> Exercise goal: Set down each entry as it stands. Skip the pictures.

> Exercise inputs:
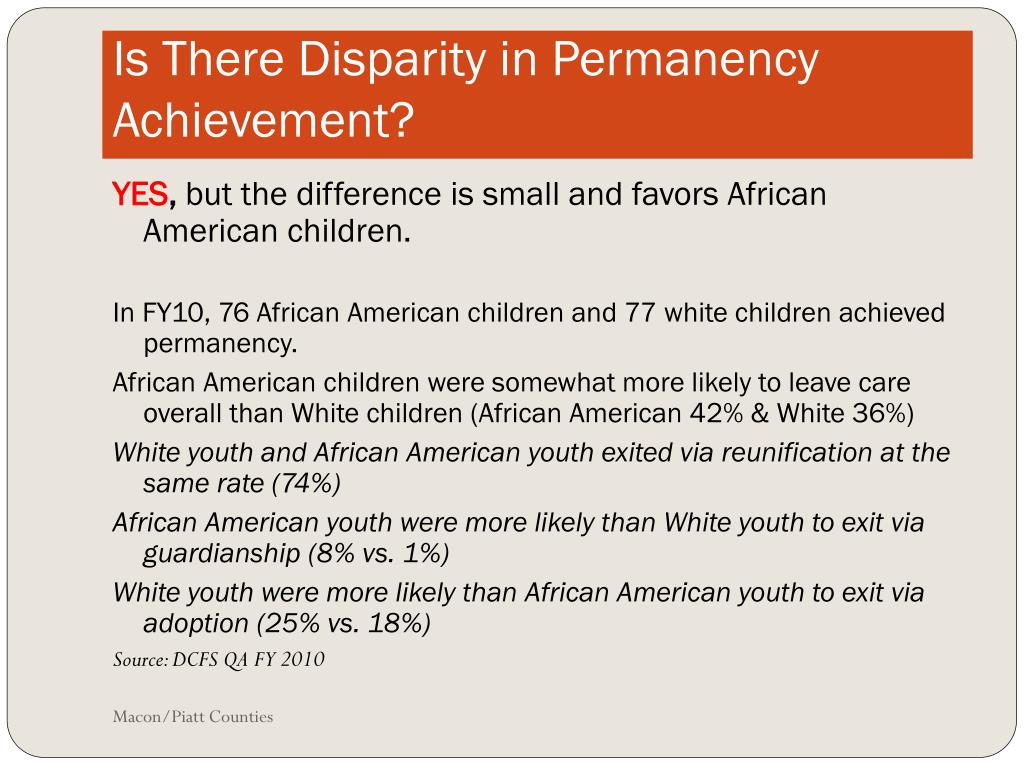 Is There Disparity in Permanency Achievement?

YES, but the difference is small and favors African American children.

In FY10, 76 African American children and 77 white children achieved permanency.

African American children were somewhat more likely to leave care overall than White children (African American 42% & White 36%)

White youth and African American youth exited via reunification at the same rate (74%)

African American youth were more likely than White youth to exit via guardianship (8% vs. 1%)

White youth were more likely than African American youth to exit via adoption (25% vs. 18%)

Source: DCFS QA FY 2010

Macon/Piatt Counties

> Answer for this exercise:
 Is There Disparity in Permanency Achievement?

YES, but the difference is small and favors African American children.

In FY10, 76 African American children and 77 white children achieved permanency.

African American children were somewhat more likely to leave care overall than White children (African American 42% & White 36%)

White youth and African American youth exited via reunification at the same rate (74%)

African American youth were more likely than White youth to exit via guardianship (8% vs. 1%)

White youth were more likely than African American youth to exit via adoption (25% vs. 18%)

Source: DCFS QA FY 2010

Macon/Piatt Counties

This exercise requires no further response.